Multi-stage oxidation of a CH₂F₂/air mixture examined by weak flames in a micro flow reactor with a controlled temperature profile

Oxidation of CH₂F₂ (R32), a widely used refrigerant, was investigated experimentally and computationally using a micro flow reactor with a controlled temperature profile (MFR). Specifically, we examined weak flames of a stoichiometric CH₂F₂/air mixture in MFR observed at low flow velocities. In the case of the maximum wall temperature of 1300 K, weak flames showed two luminous regions at 1240 and 1290 K, implying two-stage oxidation. Computations also indicated two-stage heat release. Computational weak flame positions also showed good agreement with experimentally obtained results.

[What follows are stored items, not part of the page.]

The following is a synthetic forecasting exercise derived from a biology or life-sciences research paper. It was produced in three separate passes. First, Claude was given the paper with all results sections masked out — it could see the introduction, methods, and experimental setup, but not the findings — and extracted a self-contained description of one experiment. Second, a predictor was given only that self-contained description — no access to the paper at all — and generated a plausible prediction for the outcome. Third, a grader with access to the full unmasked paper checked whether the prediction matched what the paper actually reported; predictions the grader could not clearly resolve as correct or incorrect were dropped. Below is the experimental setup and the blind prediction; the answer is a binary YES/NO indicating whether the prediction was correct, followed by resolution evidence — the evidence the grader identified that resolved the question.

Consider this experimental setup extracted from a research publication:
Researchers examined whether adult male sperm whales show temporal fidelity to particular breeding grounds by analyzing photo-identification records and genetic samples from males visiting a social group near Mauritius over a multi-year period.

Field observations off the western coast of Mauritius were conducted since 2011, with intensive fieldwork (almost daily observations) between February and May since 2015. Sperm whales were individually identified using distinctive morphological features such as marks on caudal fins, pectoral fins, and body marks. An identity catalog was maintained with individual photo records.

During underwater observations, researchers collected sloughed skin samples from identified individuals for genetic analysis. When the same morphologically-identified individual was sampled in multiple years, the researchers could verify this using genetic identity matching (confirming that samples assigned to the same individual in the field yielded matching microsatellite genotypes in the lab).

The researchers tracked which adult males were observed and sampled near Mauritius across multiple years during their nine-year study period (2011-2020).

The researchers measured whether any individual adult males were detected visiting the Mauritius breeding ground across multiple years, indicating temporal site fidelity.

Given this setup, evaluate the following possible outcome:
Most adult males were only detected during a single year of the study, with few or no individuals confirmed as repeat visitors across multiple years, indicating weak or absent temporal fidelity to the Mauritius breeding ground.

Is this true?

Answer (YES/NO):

To assess the validity of chemical kinetics in detail, species measurements of CH₂F₂, CO, CO₂, H₂O, HF, and CF₂O for a stoichiometric CH₂F₂/air weak flame were conducted using Fourier Transform Infrared spectrometry (FTIR). The present species measurements elucidated the CH₂F₂/air weak flame structure at 800–1300 K and remaining intermediates of H₂O and CF₂O at the end of the reactor. Computational results also showed good agreements with measurement, indicating the validity of the computations using the chemical kinetics. For further analysis for CH₂F₂ weak flame at 1300 K, the reaction path and rate-of-production analyses revealed a major reaction at the first-stage heat release: the formation of HF and intermediates, and that at the second stage is the CO₂ formation from CO. Computations also showed intermediates of H₂O and CF₂O remain at the end of the reactor. An additional numerical experiment for a CH₂F₂/air mixture at the maximum wall temperature of 2000 K, demonstrated that the reaction of H₂O and CF₂O proceeded slowly at temperatures higher than 1300 K, with complete oxidation of CH₂F₂/air mixture. In conclusion, results show that the overall reactivity of CH₂F₂ decreases because of the low reactivity intermediates such as CF₂O and H₂O if oxidation occurs in a non-adiabatic system such as MFR. Such specific characteristics of the CH₂F₂/air mixture are concealed in the common zero-dimensional adiabatic simulations. Results demonstrated that the CH₂F₂ reactivity depend strongly on the temperature history during oxidation.